Le bruit de cette aventure se répandit le même soir à Bauso, et quelques imaginations, plus actives que les autres, commencèrent à penser que Pascal Bruno était enchanté, et que le plomb et le fer s’aplatissaient et s’émoussaient en frappant contre lui. Le lendemain, cette assertion fut confirmée par une preuve irrécusable: on trouva accrochée à la porte du juge de Bauso, la veste de Pascal Bruno percée de treize coups de feu, et contenant dans ses poches les treize balles aplaties. Quelques esprits forts soutinrent bien, et parmi ceux-ci était César Alletto, notaire à Calvaruso, de la bouche duquel nous tenons ces détails, que c’était le bandit lui-même qui, échappé miraculeusement à la fusillade, et voulant mettre à profit cette circonstance, avait suspendu sa veste à un arbre, et avait tiré les treize coups de feu dont elle portait la marque; mais la majorité n’en demeura pas moins convaincue de l’enchantement, et la crainte qu’inspirait déjà Pascal s’en augmenta considérablement. Cette crainte était telle, et Bruno était si convaincu que des classes inférieures elle avait gagné les classes supérieures, que, quelques mois avant l’époque où nous sommes arrivés, ayant eu besoin, pour une de ses œuvres philantropiques (il s’agissait de rebâtir une auberge brûlée), de deux cents onces d’or, il s’était adressé au prince de Butera pour faire l’emprunt de cette somme, lui indiquant un endroit de la montagne où il irait la prendre, en l’invitant à l’y enfouir exactement, afin que, pendant une nuit qu’il désignait au prince, il pût l’aller chercher; en cas de non exécution de cette invitation, qui pouvait passer pour un ordre, Bruno prévenait le prince que c’était une guerre ouverte entre le roi de la montagne et le seigneur de la plaine; mais que si, au contraire, le prince avait l’obligeance de lui faire le prêt, les deux cents onces d’or lui seraient fidèlement rendues sur la première somme qu’il enlèverait au trésor royal.

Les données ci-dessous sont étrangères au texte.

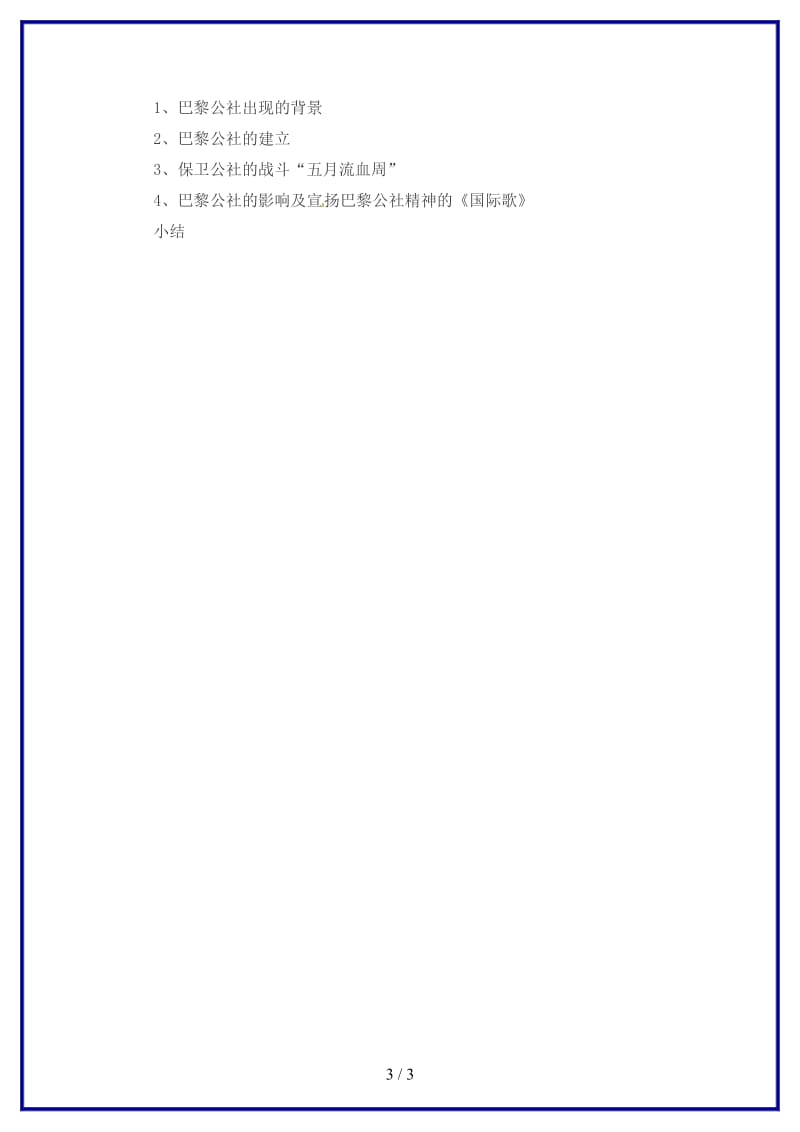 1、巴黎公社出现的背景

2、巴黎公社的建立

3、保卫公社的战斗“五月流血周”

4、巴黎公社的影响及宣扬巴黎公社精神的《国际歌》

小结

3 / 3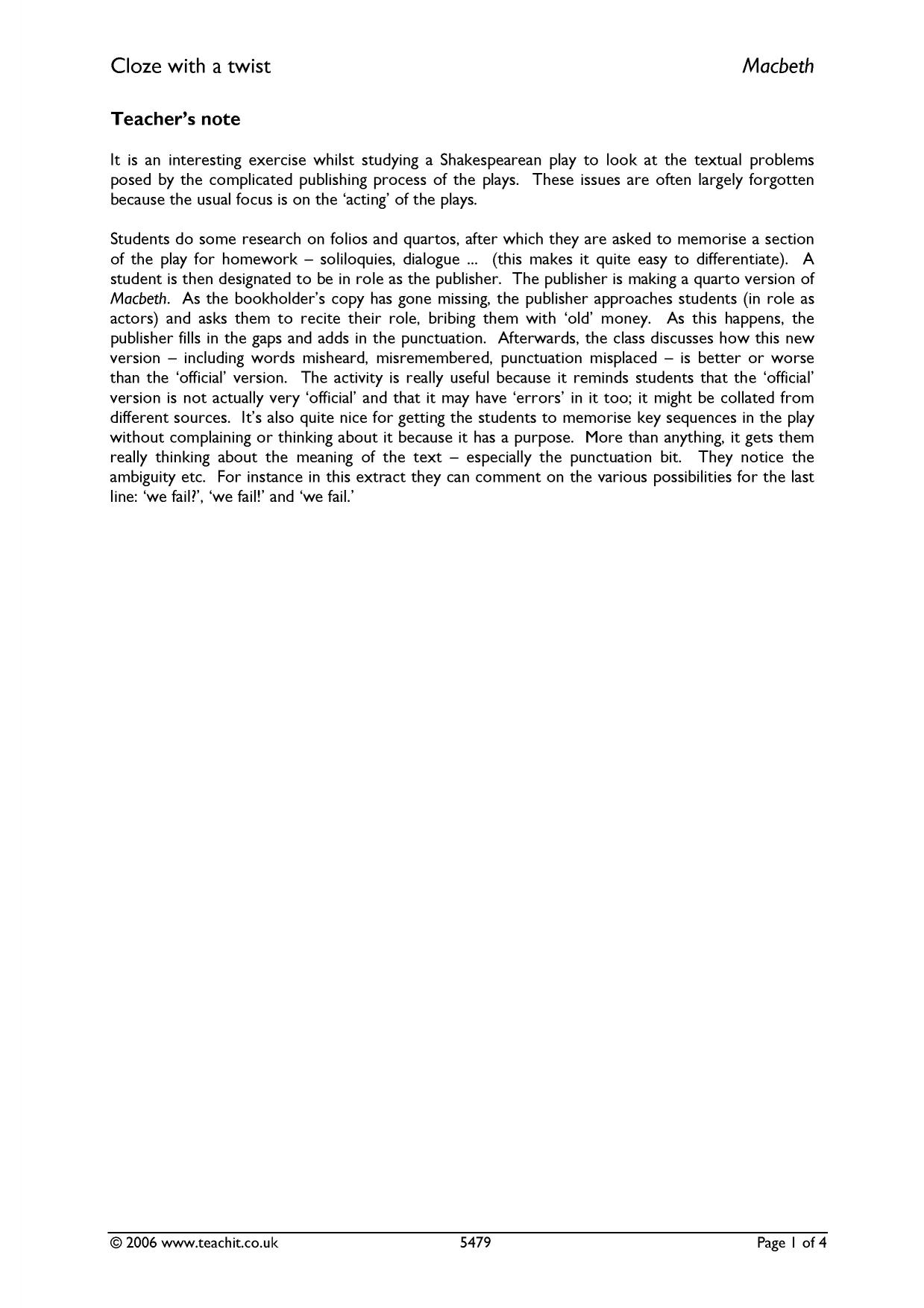 Cloze with a twist Macbeth

Teacher's note

It is an interesting exercise whilst studying a Shakespearean play to look at the textual problems posed by the complicated publishing process of the plays. These issues are often largely forgotten because the usual focus is on the 'acting' of the plays.

Students do some research on folios and quartos, after which they are asked to memorise a section of the play for homework – soliloquies, dialogue ... (this makes it quite easy to differentiate). A student is then designated to be in role as the publisher. The publisher is making a quarto version of Macbeth. As the bookholder's copy has gone missing, the publisher approaches students (in role as actors) and asks them to recite their role, bribing them with 'old' money. As this happens, the publisher fills in the gaps and adds in the punctuation. Afterwards, the class discusses how this new version – including words misheard, misremembered, punctuation misplaced – is better or worse than the 'official' version. The activity is really useful because it reminds students that the 'official' version is not actually very 'official' and that it may have 'errors' in it too; it might be collated from different sources. It's also quite nice for getting the students to memorise key sequences in the play without complaining or thinking about it because it has a purpose. More than anything, it gets them really thinking about the meaning of the text – especially the punctuation bit. They notice the ambiguity etc. For instance in this extract they can comment on the various possibilities for the last line: 'we fail?', 'we fail!' and 'we fail.'

© 2006 www.teachit.co.uk 5479 Page 1 of 4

Le prince de Butera était un de ces types comme il n’en existe plus guère dans nos époques modernes: c’était un reste de la vieille seigneurie sicilienne, aventureuse et chevaleresque comme ces Normands qui ont fondé leur constitution et leur société. Il s’appelait Hercule, et semblait taillé sur le modèle de son antique patron. Il assommait un cheval rétif d’un coup de poing, brisait sur son genou une barre de fer d’un demi-pouce d’épaisseur, et tordait une piastre. Un événement où il avait fait preuve d’un grand sang-froid, l’avait rendu l’idole du peuple de Palerme. En 1770, le pain avait manqué dans la ville, une émeute s’en était suivie; le gouverneur en avait appelé à l’ultima ratio, le canon était braqué dans la rue de Tolède, le peuple marchait sur le canon, et l’artilleur, la mèche à la main, allait tirer sur le peuple, lorsque le prince de Butera alla s’asseoir sur la bouche de la pièce, comme il aurait fait sur un fauteuil, et de là commença un discours tellement éloquent et rationnel, que le peuple se retira à l’instant même, et que l’artilleur, la mèche et le canon rentrèrent vierges à l’arsenal. Mais ce n’était pas encore à ce seul motif qu’il devait sa popularité.